[DOCUMENT SECTION]

A few weeks ago I had my second Iron Infusion and I have to say I have begun to have a little more energy than previously. Before I just needed to sleep all day and could barely do anything in the home. However over the past two weeks I have spent more time in the kitchen and cooked a few easy and fast meals on our new stove.
Cooking is something I love to do and when I am well enough I get Sylvia to help out because it’s fun and a great opportunity to bond. Up until now my daughter has done the easy parts, such as weighing and measuring, cracking eggs and stirring but she has not really done much over the stove. It got me thinking, when is a good time to let a child help over the cooker hob? I had not intentionally stopped my daughter from helping stir the pot but I don’t recall her helping with this so far. I thought I’d ask a group of bloggers for their opinions on what age they would allow their child to cook over the stove supervised
I had some good responses to my question and here are the answers. What do you think? What would your answer be?
I let my 8 year old “make a cup of tea” in which he does all of it bar the pouring the water from the kettle into the cup. He’s really into wanting help so he helps stir the mince when frying but I still watch very closely and help when I think it’s necessary. He’s only been doing it a few months
I let my daughter who is 5 stir over the hob, but I’m careful with what. For example I make a lot of jam which boils at high temps and often spits so I don’t let the kids help with that part. However melting butter and marshmallows for rice crispie cakes is on a low heat and not likely to spit is good practice for them, and teaches them about using the hob.

[/DOCUMENT SECTION]

TASK DIRECTIONS: Return the blog post about children helping at the stove in full, word for word. Work only from the blog post above.

[EXTRACTED ENTRIES]

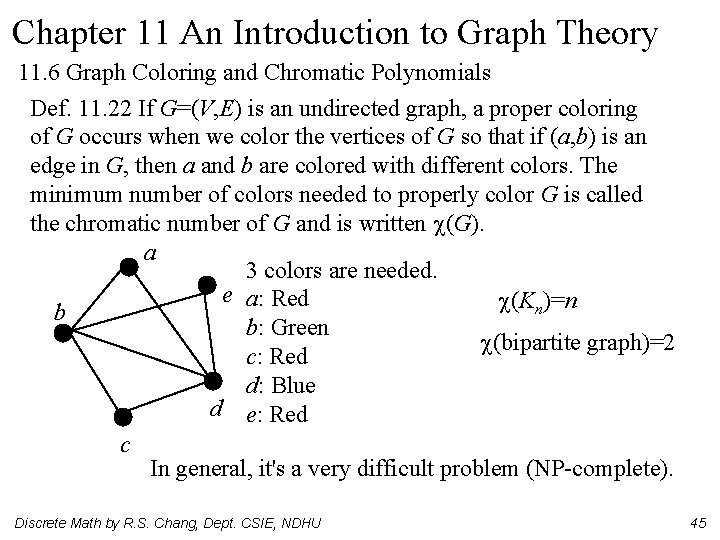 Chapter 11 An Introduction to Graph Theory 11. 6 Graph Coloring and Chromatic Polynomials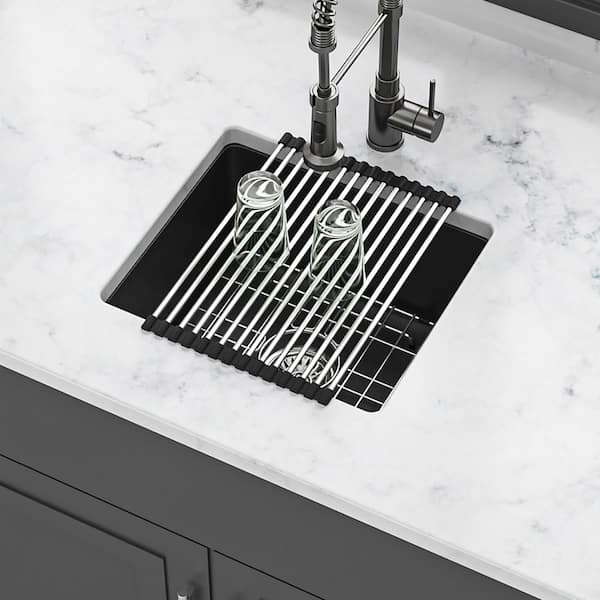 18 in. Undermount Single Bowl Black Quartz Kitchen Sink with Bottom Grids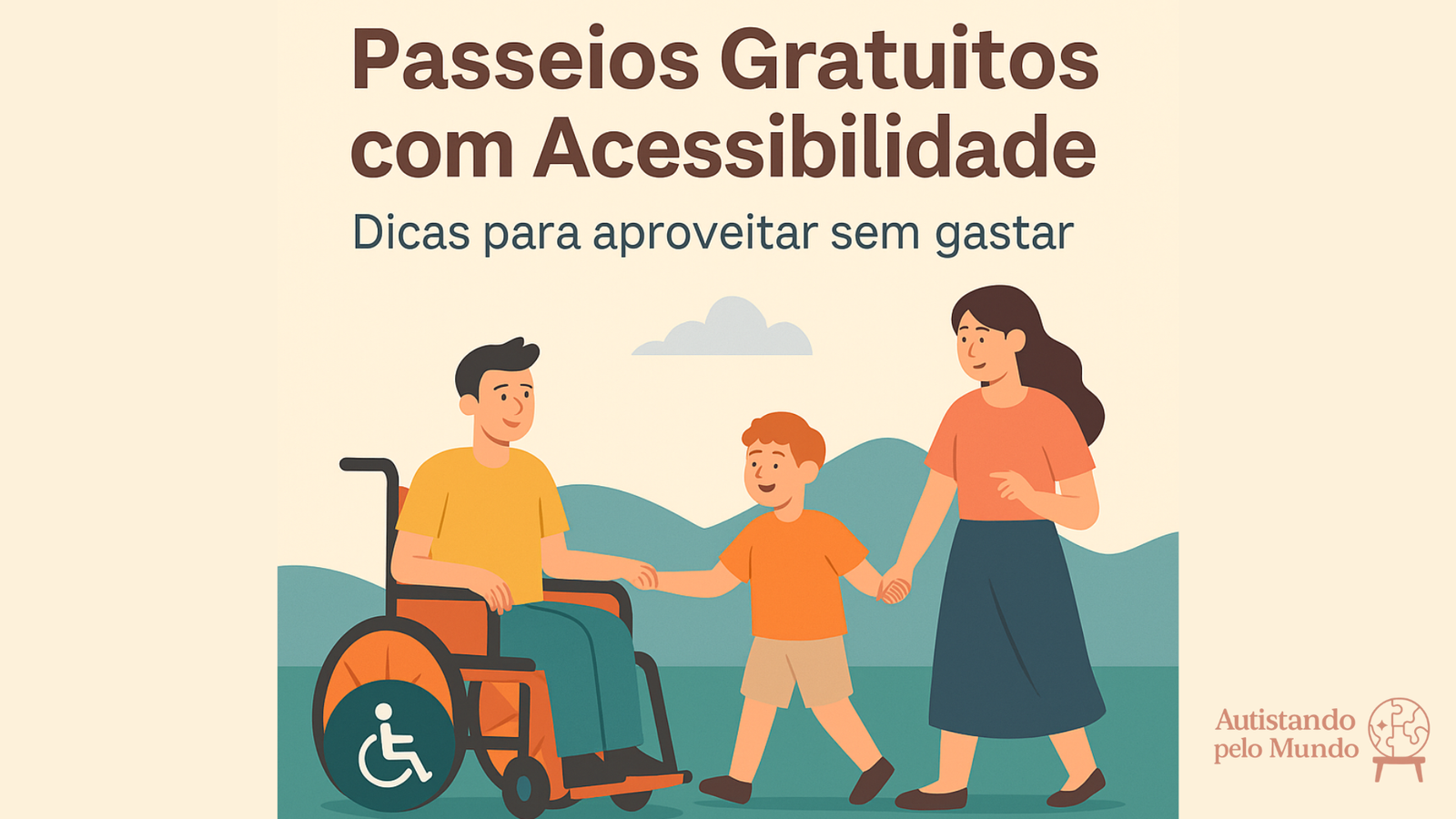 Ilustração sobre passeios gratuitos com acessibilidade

[/EXTRACTED ENTRIES]
[EXTRACTED ENTRIES]

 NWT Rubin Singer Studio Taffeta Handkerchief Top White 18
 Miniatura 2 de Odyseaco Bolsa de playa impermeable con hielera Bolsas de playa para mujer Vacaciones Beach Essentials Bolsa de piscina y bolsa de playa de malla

[/EXTRACTED ENTRIES]

SOLUTION FOR THIS TASK:
A few weeks ago I had my second Iron Infusion and I have to say I have begun to have a little more energy than previously. Before I just needed to sleep all day and could barely do anything in the home. However over the past two weeks I have spent more time in the kitchen and cooked a few easy and fast meals on our new stove.
Cooking is something I love to do and when I am well enough I get Sylvia to help out because it’s fun and a great opportunity to bond. Up until now my daughter has done the easy parts, such as weighing and measuring, cracking eggs and stirring but she has not really done much over the stove. It got me thinking, when is a good time to let a child help over the cooker hob? I had not intentionally stopped my daughter from helping stir the pot but I don’t recall her helping with this so far. I thought I’d ask a group of bloggers for their opinions on what age they would allow their child to cook over the stove supervised
I had some good responses to my question and here are the answers. What do you think? What would your answer be?
I let my 8 year old “make a cup of tea” in which he does all of it bar the pouring the water from the kettle into the cup. He’s really into wanting help so he helps stir the mince when frying but I still watch very closely and help when I think it’s necessary. He’s only been doing it a few months
I let my daughter who is 5 stir over the hob, but I’m careful with what. For example I make a lot of jam which boils at high temps and often spits so I don’t let the kids help with that part. However melting butter and marshmallows for rice crispie cakes is on a low heat and not likely to spit is good practice for them, and teaches them about using the hob.